IEEE-ASME Transactions on Mechatronics | 2014
Indrazno Siradjuddin; Laxmidhar Behera; T. Martin McGinnity; Sonya A. Coleman
This paper is concerned with the design and implementation of a distributed proportional-derivative (PD) controller of a 7-degrees of freedom (DOF) robot manipulator using the Takagi-Sugeno (T-S) fuzzy framework. Existing machine learning approaches to visual servoing involve system identification of image and kinematic Jacobians. In contrast, the proposed approach actuates a control signal primarily as a function of the error and derivative of the error in the desired visual feature space. This approach leads to a significant reduction in the computational burden as compared to model-based approaches, as well as existing learning approaches to model inverse kinematics. The simplicity of the controller structure will make it attractive in industrial implementations where PD/PID type schemes are in common use.
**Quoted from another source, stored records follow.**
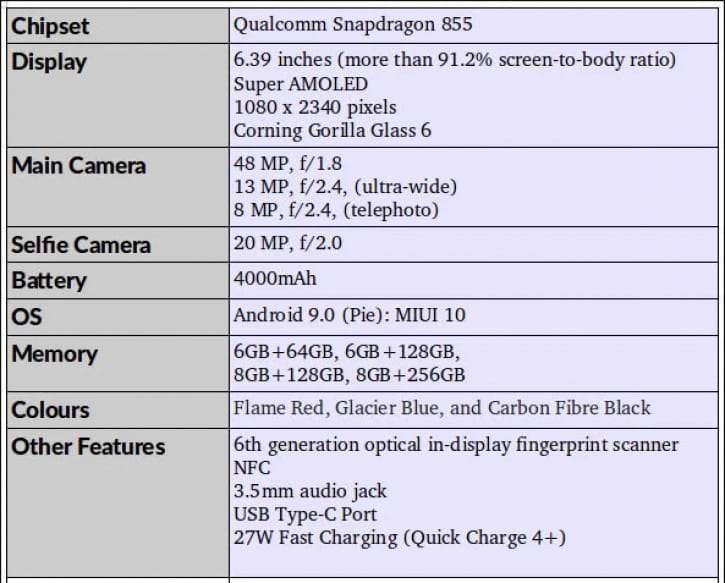 Xiaomi Redmi K20 Pro, A Budget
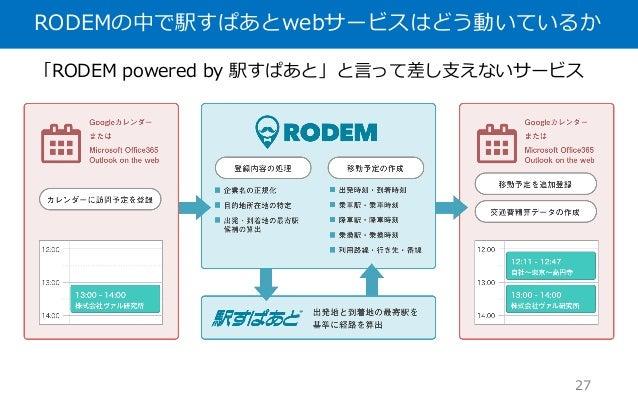 RODEMの中で駅すぱあとwebサービスはどう動いているか 27 「RODEM powered by 駅すぱあと」と⾔って差し⽀えないサービス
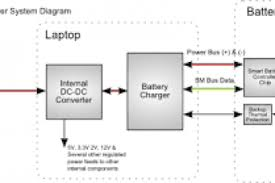 dell laptop power supply circuit diagram wiring diagram dell charger center pin voltage at Dell Laptop Power Supply Wiring Diagram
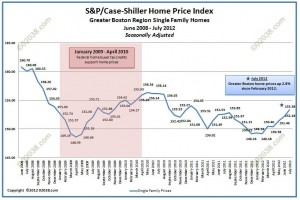 Case-Shiller home prices Boston July 2012-adj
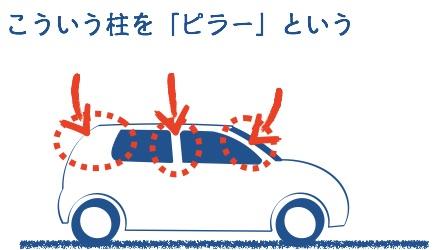 車にはピラーがある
While the initial values of PD gain are learned with the help of model-based controller, an online adaptation scheme has been proposed that is capable of compensating for local uncertainties associated with the system and its environment. Rigorous experiments have been performed to show that visual servoing tasks such as reaching a static target and tracking of a moving target can be achieved using the proposed distributed PD controller. It is shown that the proposed adaptive scheme can dynamically tune the controller parameters during visual servoing, so as to improve its initial performance based on parameters obtained while mimicking the model-based controller. The proposed control scheme is applied and assessed in real-time experiments using an uncalibrated eye-in-hand robotic system with a 7-DOF PowerCube robot manipulator.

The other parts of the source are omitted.